Size is important in the Ski Industry

I wrote in a recent article about Zermatt how ski resorts have been forced to invest and innovate to remain competitive. Today, I want to focus our attention in all Switzerland. We can found 650 mountain transport and ski lift companies in all the country. They provide access to 12,000 kilometres of ski slopes. With 11,000 employees, the companies are a key economic factor in mountain regions. All together they have a combined annual turnover of approximately SFr840 million.
But most of the Swiss resorts can not compete in the current circunstances. Most of them are small and located in peripheral regions, they have low cash flow, an inability to attract investment capital, and are crippled by high labour costs, services and food. According to professor Thomas Bieger, head of the Institute for Public Services and Tourism at St Gallen University: "The Swiss ski industry is split into two camps: bigger companies (who managed large international resorts) that are innovative and can keep pace with global developments, and too many operators in small ski areas who don't have the means to invest". Bieger told swissinfo that consolidation is one of the answers to the problem. "Only then do you have enough money to make investments". He believes only around 20 of today's 164 medium-to-large ski resorts in Switzerland can be competitive internationally. And the large investments being made by these top 20 are reflected in the price because"If you target the wealthy, you will have stable and higher revenues in the long-run".

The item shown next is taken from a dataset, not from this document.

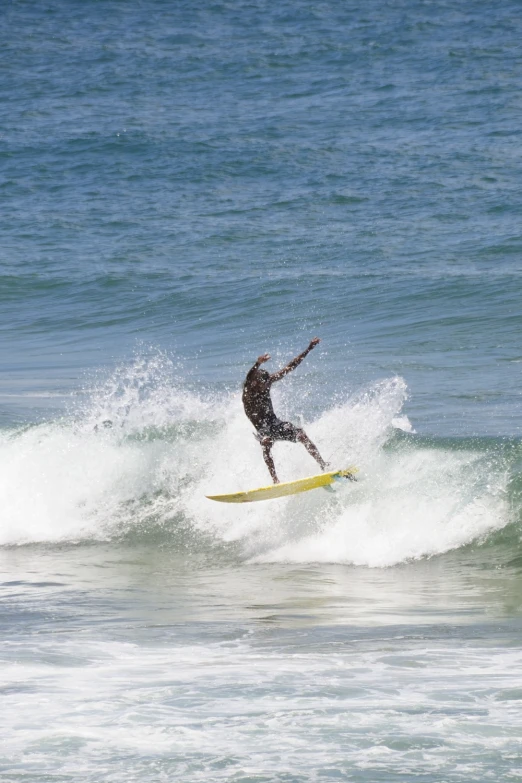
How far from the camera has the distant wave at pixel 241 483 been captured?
11.8 meters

Zermatt is one of the Swiss leading resorts with enough capacity to invest to remain competitive, and can afford to focus its attentions on wealthy holidaymakers. But in an increasingly global industry, ski resorts need to look to the international market to found their clients. In Zermatt Swiss market still account for about one-third of all nights spent in local hotels or apartments, but tourist director Daniel Luggen says the number of Swiss visitors has decreased over the past five years and "one of the reasons is that Zermatt has increased capacity (to meet foreign demand)".
Medium-sized ski areas have important reasons to be worried about their future. First of all they do not have the capacity to draw holidaymakers from international markets. Secondly, they have not the capacity to invest in new facilities. For example a recent study found that one in three Swiss ski lift companies could not afford to upgrade its snowmaking infrastructure – considered a vital survival strategy nowadays. They need outside investors to deal with this, but investors are only interested in "integrated" models where the infrastructure – from the lifts and sport shops to the hotels and restaurants – are under single management. But there is no one company running everything in the typical Swiss resort. "Investors need to be able to make money from income streams that aren't completely snow-related", Rusty Gregory, CEO of California's Mammoth Mountain ski area explained in swissinfo: "It's very important to consolidate these income streams before [they] can bring capital in to improve the lifts and other aspects of the resort". These resorts"are only active in small markets and so it will be much more difficult for them to attract capital or foreign investors" Luggen said. "I'm convinced that some of these resorts will have to close in future".